10-02-2014 06:18 AM
I am trying to figure out why we see swapping in our cluster.
We are running a CDH 4.4 cluster and recently enabled the cgroups setting. After this we began to see swapping warnings on our hosts, typically between 100 and 5000 pages swapped per 15 minutes, more often towards the lower end of this range.
However, our machines are fairly powerful in all respects, and memory-wise, they all have 136 Gb of RAM and I can see in the Host memory usage graphs that the amount of used memory practically never go above 20 Gb. Most of the RAM is used for file caches (physical_memory_cached, ~100 Gb). This seems to leave about 10-15 Gb of free memory which can be used.

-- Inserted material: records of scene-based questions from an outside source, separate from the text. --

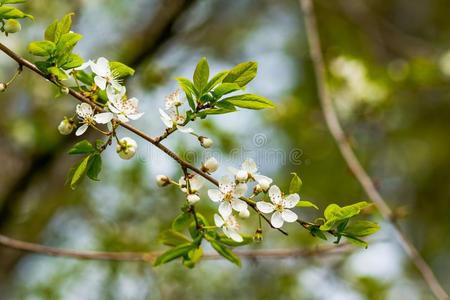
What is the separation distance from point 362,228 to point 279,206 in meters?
0.20

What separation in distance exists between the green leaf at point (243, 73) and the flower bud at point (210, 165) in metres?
0.18

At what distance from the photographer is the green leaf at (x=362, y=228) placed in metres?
1.28

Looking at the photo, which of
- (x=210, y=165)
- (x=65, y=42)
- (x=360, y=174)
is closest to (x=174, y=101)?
(x=210, y=165)

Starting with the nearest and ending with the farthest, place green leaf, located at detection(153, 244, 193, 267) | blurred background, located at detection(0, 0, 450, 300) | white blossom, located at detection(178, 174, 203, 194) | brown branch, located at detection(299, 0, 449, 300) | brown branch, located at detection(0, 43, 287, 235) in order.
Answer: brown branch, located at detection(0, 43, 287, 235) < white blossom, located at detection(178, 174, 203, 194) < green leaf, located at detection(153, 244, 193, 267) < brown branch, located at detection(299, 0, 449, 300) < blurred background, located at detection(0, 0, 450, 300)

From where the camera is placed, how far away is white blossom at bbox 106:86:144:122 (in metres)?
1.23

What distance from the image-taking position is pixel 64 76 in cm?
121

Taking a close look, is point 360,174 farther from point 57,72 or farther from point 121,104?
point 57,72

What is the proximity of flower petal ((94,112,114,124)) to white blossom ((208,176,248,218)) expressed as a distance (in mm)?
281

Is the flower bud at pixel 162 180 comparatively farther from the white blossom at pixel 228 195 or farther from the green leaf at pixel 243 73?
the green leaf at pixel 243 73

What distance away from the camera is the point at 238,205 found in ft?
4.14

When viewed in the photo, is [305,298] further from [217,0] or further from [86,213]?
[217,0]

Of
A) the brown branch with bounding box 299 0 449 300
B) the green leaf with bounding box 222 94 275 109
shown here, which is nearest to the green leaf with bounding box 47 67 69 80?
the green leaf with bounding box 222 94 275 109

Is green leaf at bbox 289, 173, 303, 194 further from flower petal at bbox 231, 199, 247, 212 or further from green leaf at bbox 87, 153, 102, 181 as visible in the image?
green leaf at bbox 87, 153, 102, 181

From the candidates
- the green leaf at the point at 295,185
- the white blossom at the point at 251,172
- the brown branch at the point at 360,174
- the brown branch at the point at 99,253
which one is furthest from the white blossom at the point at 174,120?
the brown branch at the point at 360,174
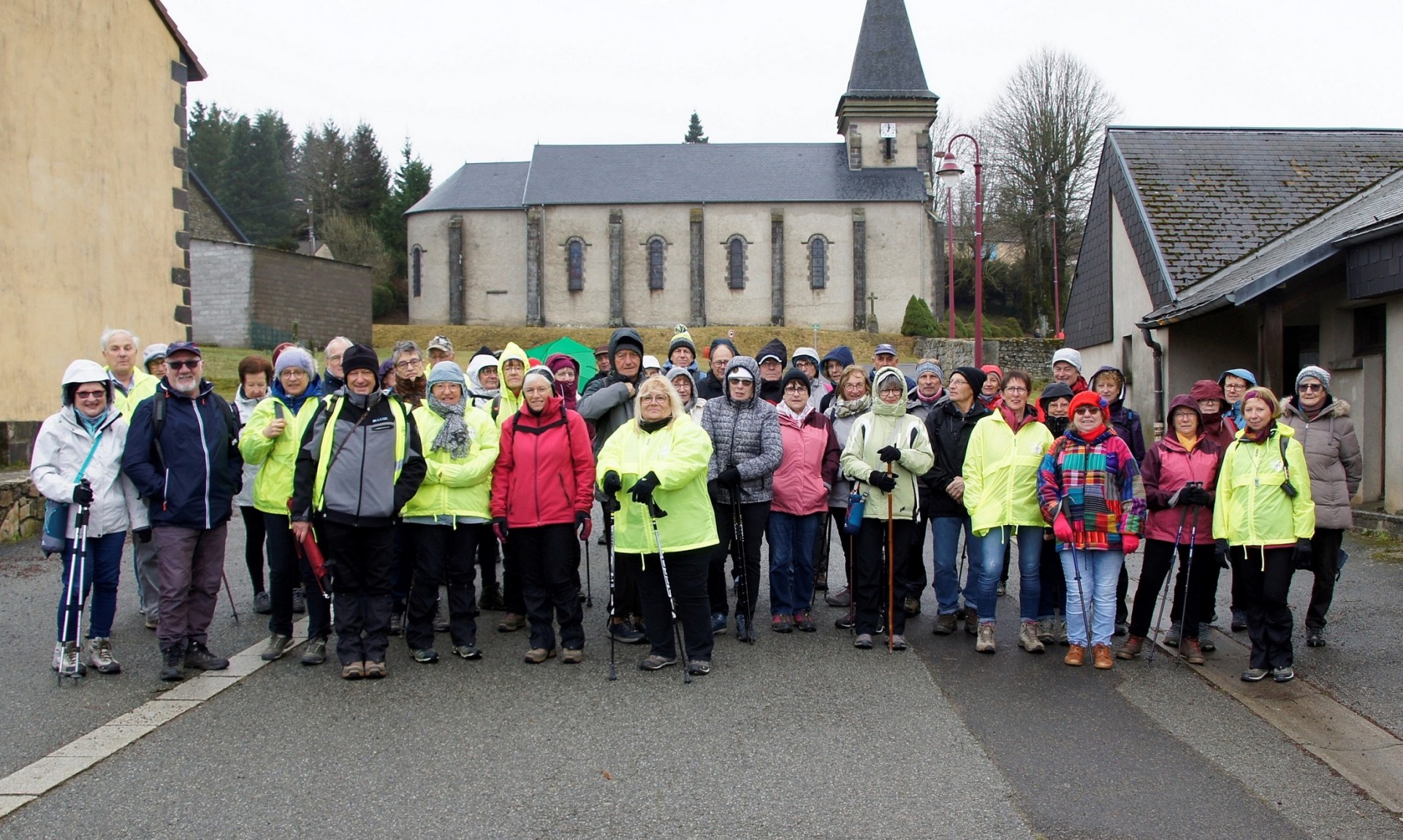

When running top on a node I can see that the amount of free memory varies rapidly between these 15-15 Gb down to 3-400 Mb.
However, as I understand it all the cached memory should be available for processes that request them so there should always be lots of memory here.
According to this post (https://groups.google.com/a/cloudera.org/forum/#!msg/cdh-user/TcxxzhoO3o0/6UtugxglYZYJ) in some cases swapping may occur even though there is plenty of cached memory to use. I don't know if this is our reason.
Since the default value of the swapping warning in cloudera manager is zero, I guess you (cloudera) believes that normally there shouldn't be any swapping going on. Therefore I want to strive for this on our cluster.
I'd be thankful for any insights or tips on how to understand and proceed with this situtation.